For a long time, NATO membership for the former Eastern Bloc countries was anything but a foregone conclusion. Moscow furrowed its brows over the westward migration of its former satellite states. Eventually, after assurances from Washington that NATO posed no threat to Russian security, Moscow acquiesced. "Moscow actually reacted well," Keohane said. "(Russian President Vladimir) Putin has been fairly relaxed. He's understood this is a battle not worth fighting. I don't think he regards NATO as a threat as it previously would have been in Russian history."

‘Big Bang' or Slow Implosion?

The obvious benefits aside, the seven states are joining a NATO that has been deeply battered by divisions over the war in Iraq. When the accession protocols were signed in Brussels in March 2003, NATO was facing yet another crisis with the alliance split over whether or not to support the military invasion in Iraq. While France and Germany strongly objected, Britain became a staunch supporter of the U.S.-led operation.

Despite the pending mood of crisis at the time, then-NATO Secretary Lord George Robinson tried to make the best of a bad situation, describing NATO's expansion as the alliance's "Big Bang." The membership of the seven eastern countries was a vital step in the development of the Euro-Atlantic community, Robertson said, and would hold out the promise of peace and stability on both sides of the ocean. With negotiations underway for a United Nations resolution that would give the international body and, by default, NATO a mandate to send peacekeepers to Iraq, the worst of the tensions between Paris, Berlin and Washington seem to have passed, but fears of similar rifts within the alliance in the future could threaten NATO's survival. "The real problems lie in disagreements between Paris, Berlin and Washington," Keohane explained. "The key issue is how serious those groups all are about the future of NATO because the new members won't have the same political clout at the NATO table as traditional members like the U.S., France, Germany and Britain."

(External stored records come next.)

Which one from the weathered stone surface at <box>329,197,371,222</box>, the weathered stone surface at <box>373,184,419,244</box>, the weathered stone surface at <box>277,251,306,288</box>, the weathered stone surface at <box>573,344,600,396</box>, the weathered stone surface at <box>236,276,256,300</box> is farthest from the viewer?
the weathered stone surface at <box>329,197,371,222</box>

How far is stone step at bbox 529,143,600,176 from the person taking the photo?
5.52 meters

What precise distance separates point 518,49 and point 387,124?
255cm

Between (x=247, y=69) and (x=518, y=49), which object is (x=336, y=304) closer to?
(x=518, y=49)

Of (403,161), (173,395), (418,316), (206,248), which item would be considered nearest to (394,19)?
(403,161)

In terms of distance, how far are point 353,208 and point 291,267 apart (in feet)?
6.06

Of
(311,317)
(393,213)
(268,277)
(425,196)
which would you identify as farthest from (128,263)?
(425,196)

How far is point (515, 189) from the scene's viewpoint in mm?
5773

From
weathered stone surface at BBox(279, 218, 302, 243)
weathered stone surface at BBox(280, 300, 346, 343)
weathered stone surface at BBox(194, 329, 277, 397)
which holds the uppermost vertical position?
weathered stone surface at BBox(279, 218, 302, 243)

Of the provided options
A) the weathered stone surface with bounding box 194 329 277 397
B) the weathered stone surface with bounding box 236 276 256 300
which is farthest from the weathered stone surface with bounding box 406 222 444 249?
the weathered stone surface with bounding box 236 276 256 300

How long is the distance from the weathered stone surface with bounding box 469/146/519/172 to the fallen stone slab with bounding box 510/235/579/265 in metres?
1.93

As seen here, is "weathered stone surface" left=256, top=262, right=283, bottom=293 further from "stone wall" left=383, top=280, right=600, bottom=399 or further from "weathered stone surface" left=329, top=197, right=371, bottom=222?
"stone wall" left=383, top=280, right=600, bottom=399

NATO, created after World War II in 1949 to protect Western Europe from the threat of Communism, has struggled to redefine itself after the fall of the Iron Curtain. Ironically, the alliance's successful role in that epochal historical shift could prove to be its own undoing. Most of NATO's current activities are in the peacekeeping field, and observers like Keohane say that may not be a sufficient raison d'etre for the alliance. "I'm not sure how NATO as a military alliance can really sustain itself if it is only preoccupied with carrying out peacekeeping missions," he said. "The missions NATO has carried out (recently) have all been in places where the United States has already run a war. There's a danger that NATO will be seen as America's cleaning lady." Other scenarios could also play out. In Western Europe, most of the new members are perceived as extremely pro-U.S. and also pro-NATO. Nor are they very enthusiastic about transforming the European Union into a serious military actor, the path Germany and France have sought to take. Though they lack the power of the larger NATO states at the negotiating table, they could also flex their muscles in ways seen during EU accession talks that could actually buttress the alliance's standing.